*Written exercise 1*:
Add -88 to each bounding-box coordinate in the answers across the stretch of the records from the line containing "This image reportedly shows backpacks." through the end of the records, and give that whole stretch again, requests included, leaving the requests and their format samples unchanged.

*Selected passage*:
□ □ □ □ □

Use an Elasticsearch data source in ApsaraDB for SelectDB - ApsaraDB for SelectDB

This topic describes how to connect an Elasticsearch data source to ApsaraDB for SelectDB and how to use the Elasticsearch data source in ApsaraDB for SelectDB. This helps you perform federated analytics on data in the Elasticsearch data source.

Overview

Elasticsearch catalogs in ApsaraDB for SelectDB support automatic mapping of metadata from Elasticsearch data sources. Based on the distributed query planning capability of ApsaraDB for SelectDB and the full-text search capability of Elasticsearch, you can use Elasticsearch catalogs to provide a comprehensive online analytical processing (OLAP) solution for the following queries:

Multi-index distributed join queries in Elasticsearch
Multi-table join queries across ApsaraDB for SelectDB and Elasticsearch for full-text search and filtering

ApsaraDB for SelectDB supports Elasticsearch 5.X and later.

Create an Elasticsearch catalog

CREATE CATALOG test_es PROPERTIES (
    "type"="es",
    "hosts"="http://127.0.0.1:9200",
    "user"="test_user",
    "password"="test_passwd",
    "nodes_discovery"="false"
);

Elasticsearch does not have the concept of a database. Therefore, after you connect an Elasticsearch data source to ApsaraDB for SelectDB, ApsaraDB for SelectDB automatically creates a unique database named default_db. After you execute the SWITCH statement to switch to the Elasticsearch catalog, ApsaraDB for SelectDB automatically switches to the default_db database without requiring you to execute the USE default_db statement.

The following table describes the parameters.

Parameter	Required	Default value	Description
hosts	Yes	N/A	The URL that is used to access the Elasticsearch data source. You can specify one or more URLs or set this parameter to the URL of the Server Load Balancer (SLB) instance of the Elasticsearch data source.

□ □ □ □ □

*Records for the task*:

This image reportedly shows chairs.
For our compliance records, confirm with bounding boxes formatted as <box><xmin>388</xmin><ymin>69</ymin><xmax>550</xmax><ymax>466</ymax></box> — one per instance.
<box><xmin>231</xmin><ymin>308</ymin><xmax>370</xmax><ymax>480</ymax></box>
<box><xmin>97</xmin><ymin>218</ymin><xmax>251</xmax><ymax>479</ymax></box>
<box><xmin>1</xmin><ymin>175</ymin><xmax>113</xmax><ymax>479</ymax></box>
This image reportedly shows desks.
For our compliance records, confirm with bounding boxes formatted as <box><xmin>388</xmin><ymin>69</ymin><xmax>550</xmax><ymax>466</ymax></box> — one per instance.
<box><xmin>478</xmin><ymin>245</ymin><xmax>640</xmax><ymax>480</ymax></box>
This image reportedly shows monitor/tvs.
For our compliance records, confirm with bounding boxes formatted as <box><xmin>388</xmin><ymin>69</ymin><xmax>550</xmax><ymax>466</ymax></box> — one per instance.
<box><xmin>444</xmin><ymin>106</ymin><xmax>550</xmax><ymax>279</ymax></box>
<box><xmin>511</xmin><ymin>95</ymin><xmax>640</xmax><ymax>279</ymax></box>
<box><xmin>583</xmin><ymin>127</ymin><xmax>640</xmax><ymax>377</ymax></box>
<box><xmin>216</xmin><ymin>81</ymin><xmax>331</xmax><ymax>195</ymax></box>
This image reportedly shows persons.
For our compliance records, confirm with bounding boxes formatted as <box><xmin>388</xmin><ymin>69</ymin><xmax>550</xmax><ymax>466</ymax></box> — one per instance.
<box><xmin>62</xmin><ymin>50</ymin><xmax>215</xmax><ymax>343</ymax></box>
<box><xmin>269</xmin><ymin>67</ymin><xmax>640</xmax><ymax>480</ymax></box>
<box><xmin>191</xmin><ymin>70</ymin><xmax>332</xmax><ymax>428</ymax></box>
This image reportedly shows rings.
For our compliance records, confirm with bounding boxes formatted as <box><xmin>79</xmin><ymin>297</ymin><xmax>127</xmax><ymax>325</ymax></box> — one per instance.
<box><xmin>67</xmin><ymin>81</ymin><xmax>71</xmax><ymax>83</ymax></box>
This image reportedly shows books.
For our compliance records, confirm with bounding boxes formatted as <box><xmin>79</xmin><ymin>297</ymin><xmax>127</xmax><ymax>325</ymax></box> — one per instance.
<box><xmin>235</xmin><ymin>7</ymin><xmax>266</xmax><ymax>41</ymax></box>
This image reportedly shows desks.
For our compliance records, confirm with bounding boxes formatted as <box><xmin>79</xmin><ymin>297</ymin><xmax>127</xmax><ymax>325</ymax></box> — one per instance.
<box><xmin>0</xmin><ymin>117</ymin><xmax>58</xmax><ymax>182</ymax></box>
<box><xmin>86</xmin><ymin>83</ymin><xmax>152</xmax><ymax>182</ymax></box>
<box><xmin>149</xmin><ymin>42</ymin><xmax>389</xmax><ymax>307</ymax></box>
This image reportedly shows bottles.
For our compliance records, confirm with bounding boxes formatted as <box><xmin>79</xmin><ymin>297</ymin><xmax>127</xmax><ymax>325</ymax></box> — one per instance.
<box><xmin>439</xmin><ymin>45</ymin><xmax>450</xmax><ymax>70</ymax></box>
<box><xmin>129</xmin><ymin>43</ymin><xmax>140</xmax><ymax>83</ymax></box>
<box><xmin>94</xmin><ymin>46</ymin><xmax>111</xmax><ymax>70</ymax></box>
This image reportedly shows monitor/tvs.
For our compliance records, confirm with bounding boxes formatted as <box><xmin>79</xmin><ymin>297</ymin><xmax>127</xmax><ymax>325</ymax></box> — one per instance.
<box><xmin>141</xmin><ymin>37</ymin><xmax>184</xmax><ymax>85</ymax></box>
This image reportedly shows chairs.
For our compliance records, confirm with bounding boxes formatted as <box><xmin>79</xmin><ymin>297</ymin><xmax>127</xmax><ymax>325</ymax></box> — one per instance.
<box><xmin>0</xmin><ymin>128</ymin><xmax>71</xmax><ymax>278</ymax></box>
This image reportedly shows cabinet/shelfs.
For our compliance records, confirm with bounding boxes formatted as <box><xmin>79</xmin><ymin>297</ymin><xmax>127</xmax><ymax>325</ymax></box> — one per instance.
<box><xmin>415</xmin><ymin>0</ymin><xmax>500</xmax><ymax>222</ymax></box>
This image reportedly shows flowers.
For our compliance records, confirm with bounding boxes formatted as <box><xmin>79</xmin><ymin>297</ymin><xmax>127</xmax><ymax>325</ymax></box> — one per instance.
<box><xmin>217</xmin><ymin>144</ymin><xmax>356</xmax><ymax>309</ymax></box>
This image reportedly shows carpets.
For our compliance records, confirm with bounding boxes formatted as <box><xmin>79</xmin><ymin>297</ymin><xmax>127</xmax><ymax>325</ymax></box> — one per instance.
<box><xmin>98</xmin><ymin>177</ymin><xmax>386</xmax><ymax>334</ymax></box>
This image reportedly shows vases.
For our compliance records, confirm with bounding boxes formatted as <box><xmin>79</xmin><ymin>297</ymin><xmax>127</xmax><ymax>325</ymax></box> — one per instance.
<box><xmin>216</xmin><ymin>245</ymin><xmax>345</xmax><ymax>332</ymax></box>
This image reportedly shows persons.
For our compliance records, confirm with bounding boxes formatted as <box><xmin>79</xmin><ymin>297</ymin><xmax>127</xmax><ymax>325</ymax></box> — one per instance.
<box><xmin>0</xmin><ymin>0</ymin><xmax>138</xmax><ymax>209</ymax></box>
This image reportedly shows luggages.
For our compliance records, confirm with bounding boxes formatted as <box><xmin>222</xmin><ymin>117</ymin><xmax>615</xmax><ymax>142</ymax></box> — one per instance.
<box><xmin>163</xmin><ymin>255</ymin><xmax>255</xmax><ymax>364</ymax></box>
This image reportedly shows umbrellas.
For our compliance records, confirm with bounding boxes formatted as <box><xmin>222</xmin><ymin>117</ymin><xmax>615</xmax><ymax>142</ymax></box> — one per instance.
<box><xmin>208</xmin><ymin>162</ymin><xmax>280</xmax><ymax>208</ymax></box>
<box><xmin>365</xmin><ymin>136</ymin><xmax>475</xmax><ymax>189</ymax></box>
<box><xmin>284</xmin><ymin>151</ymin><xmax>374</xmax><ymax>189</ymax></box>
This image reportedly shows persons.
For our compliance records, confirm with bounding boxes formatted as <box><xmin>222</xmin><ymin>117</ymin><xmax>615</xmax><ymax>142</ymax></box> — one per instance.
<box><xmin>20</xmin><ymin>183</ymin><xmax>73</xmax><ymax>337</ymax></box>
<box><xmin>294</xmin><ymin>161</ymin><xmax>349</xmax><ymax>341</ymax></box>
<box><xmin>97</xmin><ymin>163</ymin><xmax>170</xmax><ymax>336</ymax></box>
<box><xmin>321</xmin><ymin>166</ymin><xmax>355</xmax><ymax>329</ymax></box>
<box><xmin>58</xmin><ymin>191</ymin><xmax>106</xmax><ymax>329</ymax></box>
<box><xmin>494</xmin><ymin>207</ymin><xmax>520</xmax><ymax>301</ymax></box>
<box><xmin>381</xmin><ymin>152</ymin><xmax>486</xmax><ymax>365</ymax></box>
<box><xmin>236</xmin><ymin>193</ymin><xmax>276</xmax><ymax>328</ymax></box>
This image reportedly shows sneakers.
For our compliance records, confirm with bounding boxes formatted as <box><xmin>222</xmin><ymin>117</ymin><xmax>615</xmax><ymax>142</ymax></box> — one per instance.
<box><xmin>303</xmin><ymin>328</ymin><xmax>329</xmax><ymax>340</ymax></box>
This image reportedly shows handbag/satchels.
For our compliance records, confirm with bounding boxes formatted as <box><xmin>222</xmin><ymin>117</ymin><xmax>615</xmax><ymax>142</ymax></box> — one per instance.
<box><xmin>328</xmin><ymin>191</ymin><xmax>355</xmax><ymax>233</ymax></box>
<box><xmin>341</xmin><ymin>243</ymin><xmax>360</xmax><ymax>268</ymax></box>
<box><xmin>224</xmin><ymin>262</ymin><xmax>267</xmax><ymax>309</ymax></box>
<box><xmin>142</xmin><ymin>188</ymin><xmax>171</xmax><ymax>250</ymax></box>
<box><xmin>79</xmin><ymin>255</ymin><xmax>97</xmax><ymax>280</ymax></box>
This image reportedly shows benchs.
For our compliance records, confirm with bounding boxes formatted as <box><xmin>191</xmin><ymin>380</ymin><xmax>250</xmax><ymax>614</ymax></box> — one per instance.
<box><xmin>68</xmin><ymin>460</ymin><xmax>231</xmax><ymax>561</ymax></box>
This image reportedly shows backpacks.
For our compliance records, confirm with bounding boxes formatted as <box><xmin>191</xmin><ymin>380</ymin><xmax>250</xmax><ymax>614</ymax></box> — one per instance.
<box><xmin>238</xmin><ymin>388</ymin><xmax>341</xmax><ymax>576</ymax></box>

□ □ □ □ □

*Written exercise 2*:
Carry on writing the guide to Elasticsearch catalogs in ApsaraDB for SelectDB from the point where it stops.

*Right answer 1*:
This image reportedly shows backpacks.
For our compliance records, confirm with bounding boxes formatted as <box><xmin>191</xmin><ymin>380</ymin><xmax>250</xmax><ymax>614</ymax></box> — one per instance.
<box><xmin>150</xmin><ymin>300</ymin><xmax>253</xmax><ymax>488</ymax></box>

*Right answer 2*:
user	No	N/A	The account that is used to access the Elasticsearch data source.
password	No	N/A	The password of the account that is used to access the Elasticsearch data source.
doc_value_scan	No	true	Specifies whether to enable the column-oriented storage feature of Elasticsearch or Apache Lucene for querying field values.
keyword_sniff	No	true	Specifies whether to detect fields of the TEXT type in Elasticsearch and perform queries by using the corresponding KEYWORD fields. If you set this parameter to false, the system matches data after the TEXT field is split into terms.
nodes_discovery	No	true	Specifies whether to enable the node discovery feature of Elasticsearch. Default value: true. Note Alibaba Cloud Elasticsearch uses an SLB instance as the entry for handling incoming requests. This prevents direct access to nodes of an Elasticsearch cluster. Therefore, you must set this parameter to false.
ssl	No	false	Specifies whether to enable HTTPS access for the Elasticsearch data source. ApsaraDB for SelectDB is configured to trust all HTTPS requests from the frontend (FE) and backends (BEs), regardless of SSL certificate validity.
mapping_es_id	No	false	Specifies whether to map the `_id` field in the Elasticsearch index.
like_push_down	No	true	Specifies whether to convert LIKE conditions to wildcards and push the LIKE conditions down to the Elasticsearch data source. This increases the CPU consumption of the Elasticsearch data source.
include_hidden_index	No	false	Specifies whether to include the hidden indexes. Default value: false.

Note

Only HTTP basic authentication is supported. Make sure that the account that is used to access the Elasticsearch data source has the permissions to access paths such as /_cluster/state/ and _nodes/http and read indexes. If you do not enable HTTPS access for an Elasticsearch cluster, you do not need to specify the account or password.
By default, if an index in Elasticsearch 5.x or 6.x contains multiple types, ApsaraDB for SelectDB reads data from the first type.

Query data from an Elasticsearch data source

After you create an Elasticsearch catalog in ApsaraDB for SelectDB, you can query external Elasticsearch tables in ApsaraDB for SelectDB in the same way as you query internal tables in ApsaraDB for SelectDB. However, you cannot use the data models such as rollup, pre-aggregation, and materialized views in ApsaraDB for SelectDB.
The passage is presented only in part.